Captioned web image data:
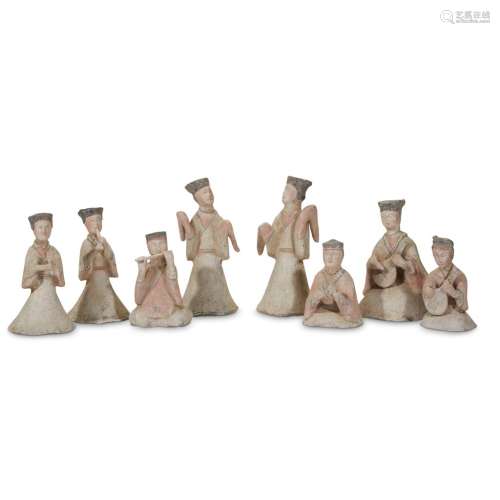 A group of eight painted pottery musicians and dancers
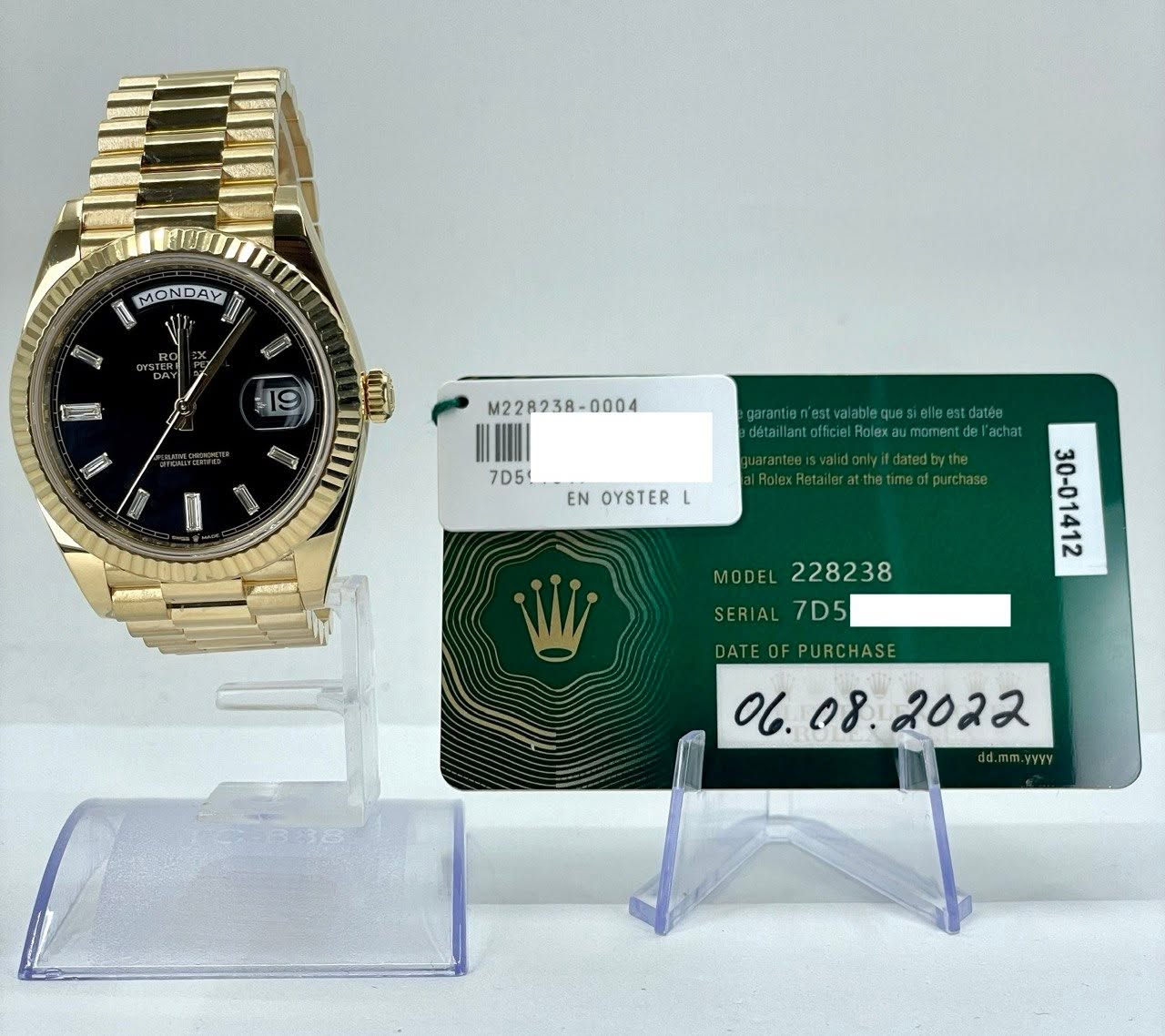 May be an image of wrist watch and text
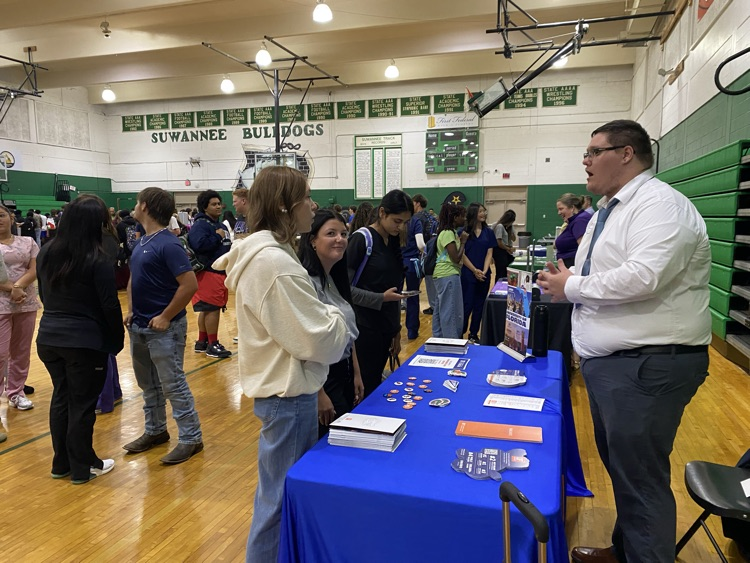 2026 College fair, students are visiting various informational booths about colleges around the southeast as well as representatives from military branches.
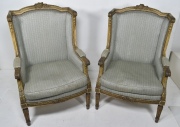 Dos Sillones bergere, estilo Luis XVI, tapizado celeste con tachas y almohadones. Pequea restauracin.
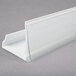 A white plastic profile for Cambro Camshelving® with a white plastic handle.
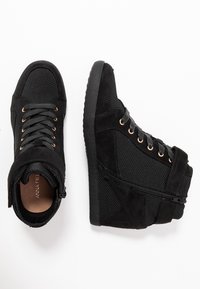 Černé vysoké tenisky s tkaničkami, zlatými očky, bočním zipem a suchým zipem, zobrazené z vrchu a z boku na bílém pozadí.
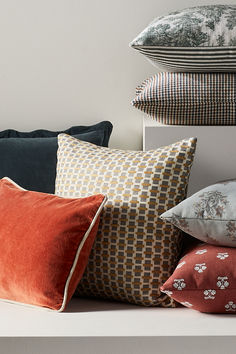 a bunch of pillows sitting on top of a white shelf in front of a wall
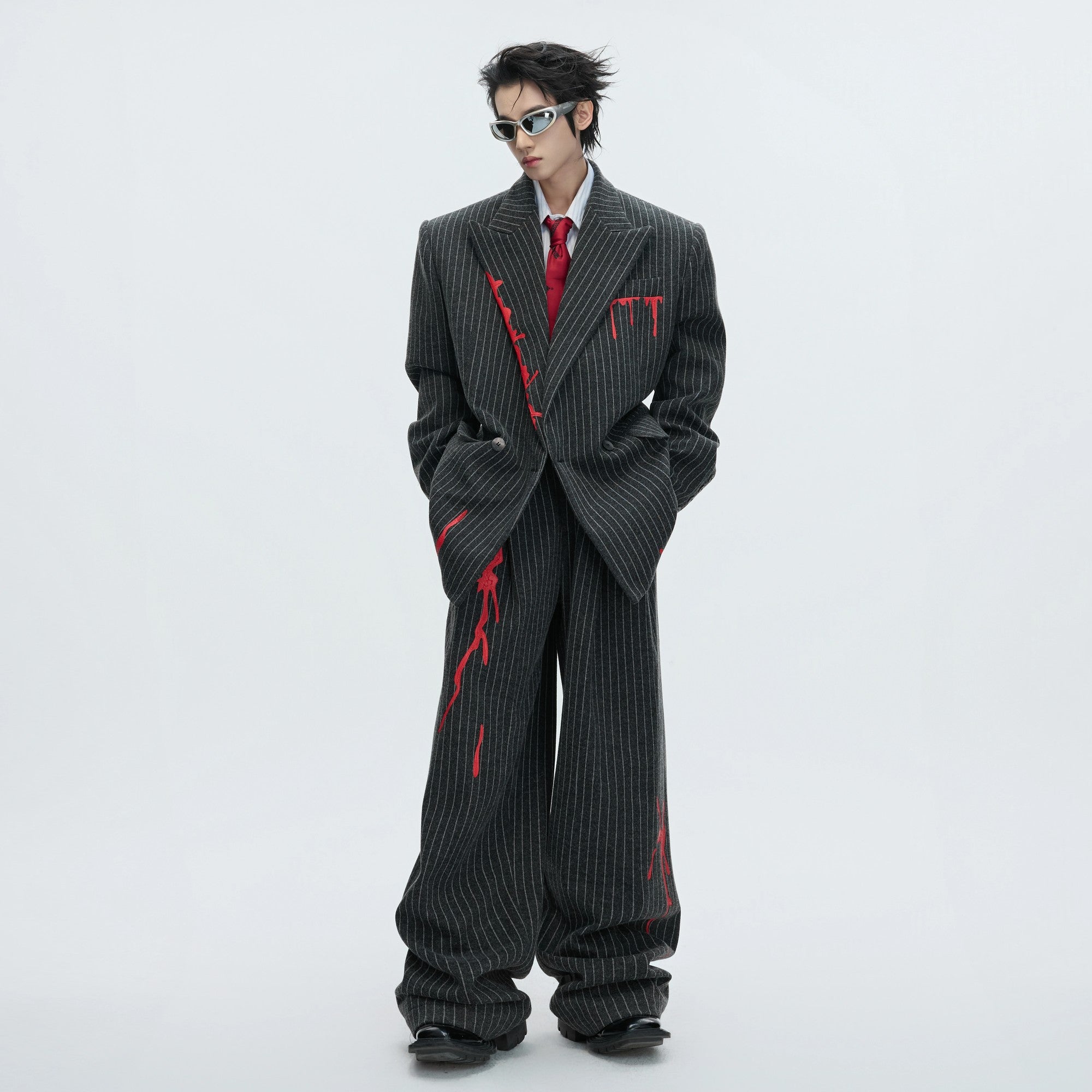 Front view of a gray deconstructed vintage striped wool blazer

# [To-do item]
Please revise the items starting at the first one and ending at the one that contains "A white plastic profile", replacing "pottery" with "ceramic" and leaving everything else unchanged. Leave the pictures out of your answer.

# [Answer box]
 A group of eight painted ceramic musicians and dancers
 May be an image of wrist watch and text
 2026 College fair, students are visiting various informational booths about colleges around the southeast as well as representatives from military branches.
 Dos Sillones bergere, estilo Luis XVI, tapizado celeste con tachas y almohadones. Pequea restauracin.
 A white plastic profile for Cambro Camshelving® with a white plastic handle.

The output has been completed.